When starting feels impossible: practical ways to begin

Wanting to begin is not the same as being able to begin. You know the task. You care about it. You may be stressed about the consequences of not doing it. And yet you cannot start.

Image

From the outside, this often gets misread as laziness or stubbornness. Inside, it can feel like paralysis: a stuckness that is tense, unpleasant, and oddly exhausting.

In psychology, this is best described as a difficulty withtask initiation, one part of executive functioning. Executive functions are the brain’s control processes that help us plan, begin, switch, sustain effort, and inhibit distractions. They are strongly associated with prefrontal brain networks.

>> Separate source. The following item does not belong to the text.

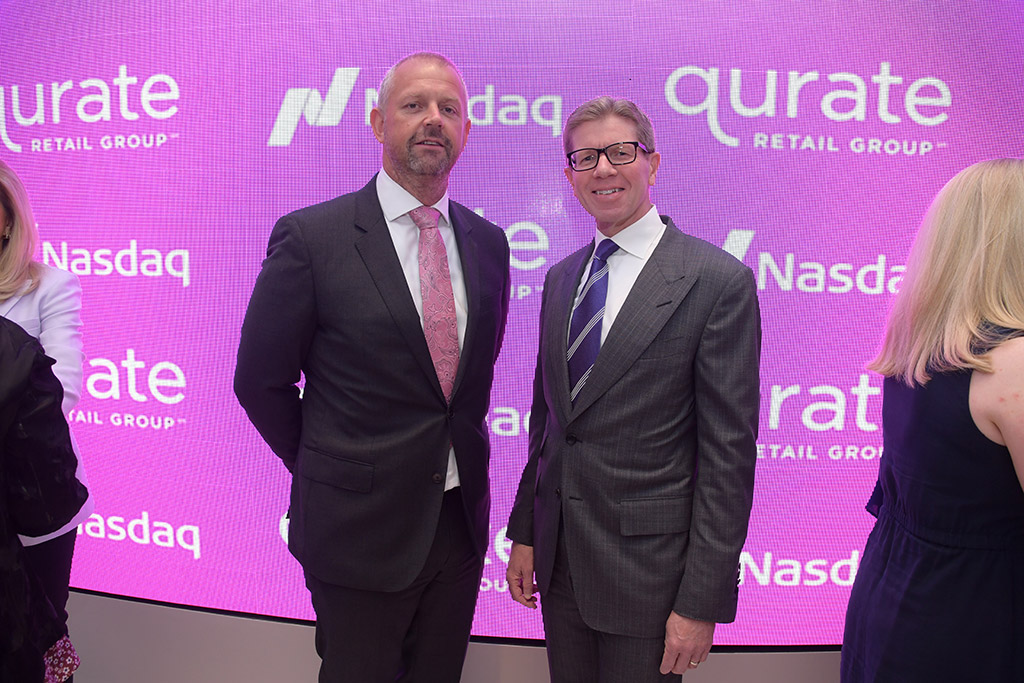 Mike Fitzharris (HSN) and Mike George (Qurate Retail CEO)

A key point, backed by both clinical practice and research, is that initiation problems are usually not about a lack of character. They are more often about a mismatch between the demands of the task and the person’s available cognitive control, energy, emotional bandwidth, and environment.

There is also a science-friendly humility worth keeping: public explanations often lean on tidy “brain switch” stories. Real nervous systems do not work like a single on/off lever. Stress, fatigue, emotion, reward delay, and uncertainty can all influence executive control in ways that vary between people and situations.

What helps is not a lecture about discipline. What helps is reducing the friction of starting and adding practical scaffolding. Below are eight approaches that can help make starting a task feel more manageable.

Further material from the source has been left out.